- A personal loan balance transfer yields savings for borrowers when done correctly
- But there won’t be much savings when you do it at the wrong time - Read here about the times when a balance transfer won’t be good
It’s always a joy to see a lender approaching you for a personal loan balance transfer and saving you handsome money. The balance transfer is a process by which you can switch your personal loan to another lender at a lower rate of interest. Since the personal loan interest rate can be in the high double digits, switching your portfolio to another lender at a lower rate will reduce your overall outgo. That said, you should not do it just for the sake of it! There are situations when a balance transfer does not yield you much, which you will read in this post. Let’s get started!
Table of Contents
- 1 Situations When You Can Say ‘NO’ to a Personal Loan Balance Transfer
- 2 How to Calculate the Repayment Estimates for a Balance Transfer?
Situations When You Can Say ‘NO’ to a Personal Loan Balance Transfer
A personal loan balance transfer won’t yield if you don’t do it at the right time, when the offered interest rate is not that lower than the present one, etc. And when you read these situations in detail, you will get to know our point even better. So, let’s read all these without any further delay.
When You Don’t do a Personal Loan Balance Transfer at the Right Time
As they say, do the RIGHT thing at the RIGHT time to get the RIGHT result, the same thing applies to a personal loan balance transfer too! If you don’t do a balance transfer at the right time, you could have very little savings. So, you won’t enjoy doing the formalities associated with the same. But what is the WRONG time for a Personal Loan Balance Transfer? Well, it would be like when the loan has very little time left.

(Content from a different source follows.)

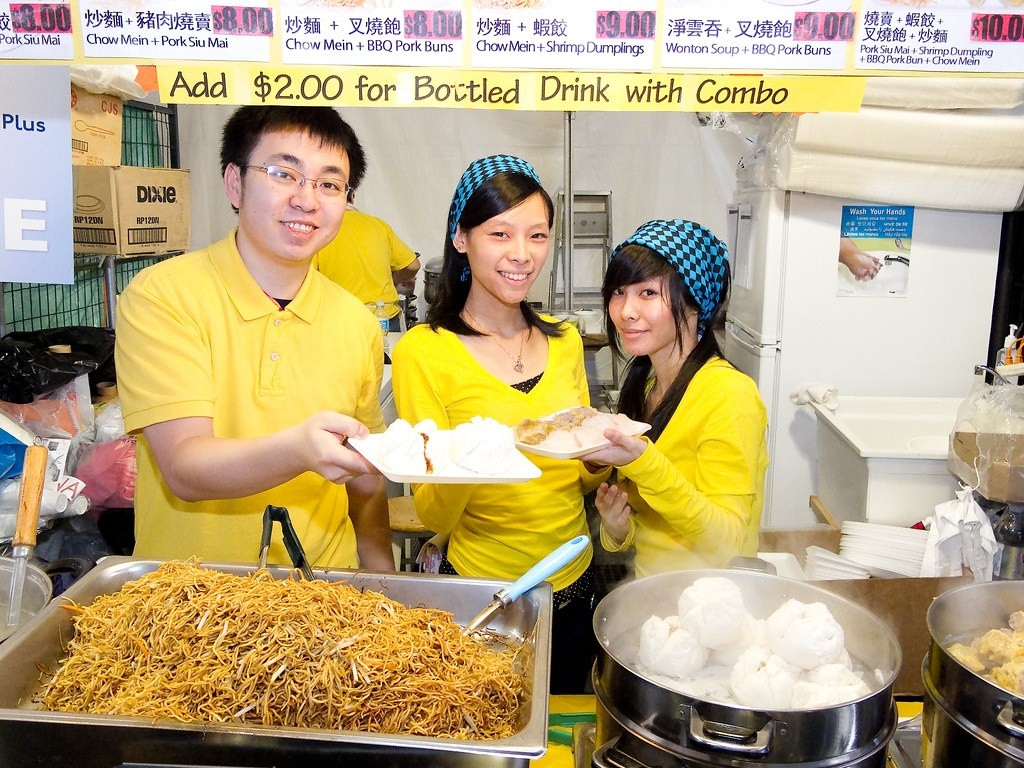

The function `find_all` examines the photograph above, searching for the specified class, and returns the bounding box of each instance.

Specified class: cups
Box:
[0,481,87,537]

So, if your personal loan is for 5 years and has completed 4 years of its journey, you better not do a balance transfer. The savings won’t be much as you would already have paid a huge chunk of interest till now. And, with balance transfer charges, the savings would reduce further. The Right time for a Personal Loan Balance Transfer would be when the loan has covered 50% or less than that of its credit journey.

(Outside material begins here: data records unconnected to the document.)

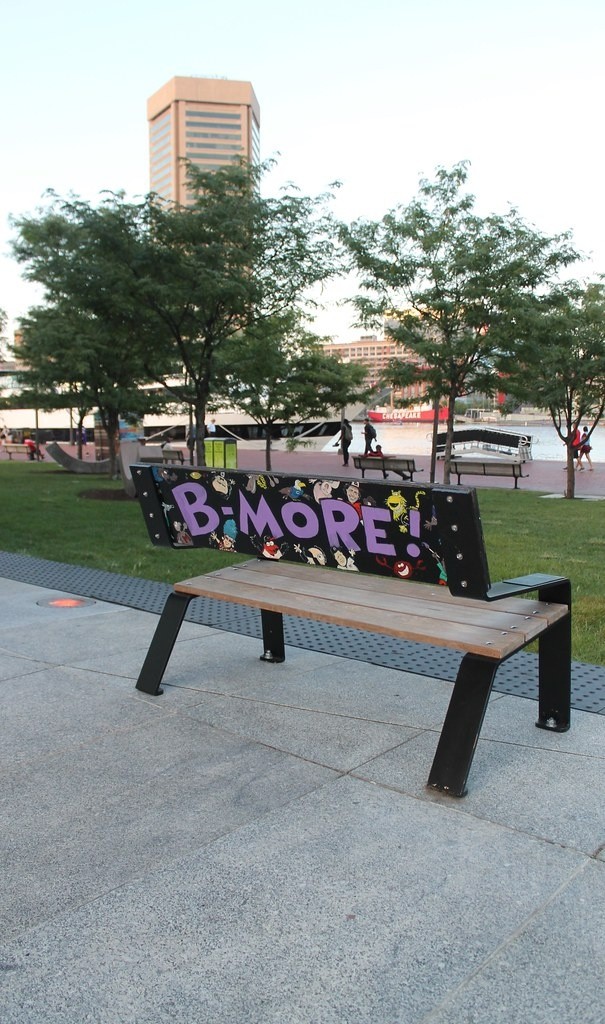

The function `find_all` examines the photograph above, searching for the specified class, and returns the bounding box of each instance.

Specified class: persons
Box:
[562,422,594,471]
[207,418,216,436]
[160,436,174,463]
[186,424,196,450]
[361,419,377,454]
[25,435,45,459]
[1,425,13,444]
[359,445,411,480]
[336,419,351,466]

When the Offered Interest Rate on a Personal Loan Balance Transfer is not That Lower
Yes, a personal loan balance transfer deal will come at a lower rate of interest than the existing one. But how much lower the offered rate is will matter eventually. So, if your existing personal loan is running at 18%, don’t accept a balance transfer at 16%. Look for a deal where the interest rate would be around 11-13%, if not any lesser. A slightly lower rate will decrease the monthly installment and overall interest payment, but that won’t be much. Whereas, if you execute the deal at a rate lower than the existing one 5-6%, the savings will be substantial. Let’s understand with an example below.
Example – Your personal loan of INR 8 lakh at 18% has been running for 2 years. It still has another 3 years left. Now, if you are offered two balance transfer opportunities at 16% and 12%, how much more will you gain from the latter? Let’s find out!
|Personal Loan Details||Balance Transfer Cost Estimates When the Offered Rate is 16% (In INR)||Balance Transfer Cost Estimates When the Offered Rate is 12% (In INR)|
|EMI Payable on INR 8 Lakh at 18%||20,315||20,315|
|Interest Payable on INR 8 Lakh at 18%||4,18,885||4,18,885|
|Interest Paid Till Now||2,49,474||2,49,474|
|Present Outstanding Loan Balance||5,61,919||5,61,919|
|EMI Payable After Balance Transfer||19,755||18,664|
|Interest Payable After Balance Transfer||1,49,276||1,09,976|
|Interest Paid Till Now + Interest Payable After Balance Transfer||3,98,750||3,59,450|
You could see a much higher savings of INR 59,435 when choosing a balance transfer offer at 12% compared to INR 20,135 when switching at an interest rate of 16% per annum.
High Balance Transfer Charges Could Kill the Joy!
The savings you see above will see a deduction of the charges associated with a personal loan balance transfer. So, the savings will reduce by some amount. Even then, the 12% offered rate will have substantial savings for you. But some lenders can charge much on a balance transfer, so you need to avoid switching your loan there.
Balance transfer comes at a flat fee or a certain percentage of the transferred loan balance. At the same time, your existing lender could also charge on the foreclosure at 2-5% of the outstanding loan balance plus Goods and Services Tax (GST).
So, factor in the charges and then see how much you will save in the end. If that comes as a good sum, a balance transfer will make sense. Otherwise, continue to service the loan at the present pace.
These are some situations when you can avoid a personal loan balance transfer. Now let’s look at how you should calculate the repayment estimates of a balance transfer.
How to Calculate the Repayment Estimates for a Balance Transfer?
You can use the Personal Loan EMI Calculator to calculate the repayment estimates for a balance transfer and choose the best option for yourself. The calculator is available online, so you need to enter the loan amount, interest rate and tenure to ascertain the Equated Monthly Installment (EMI) and interest payable on a balance transfer. Doing such calculations will help you plan a balance transfer better.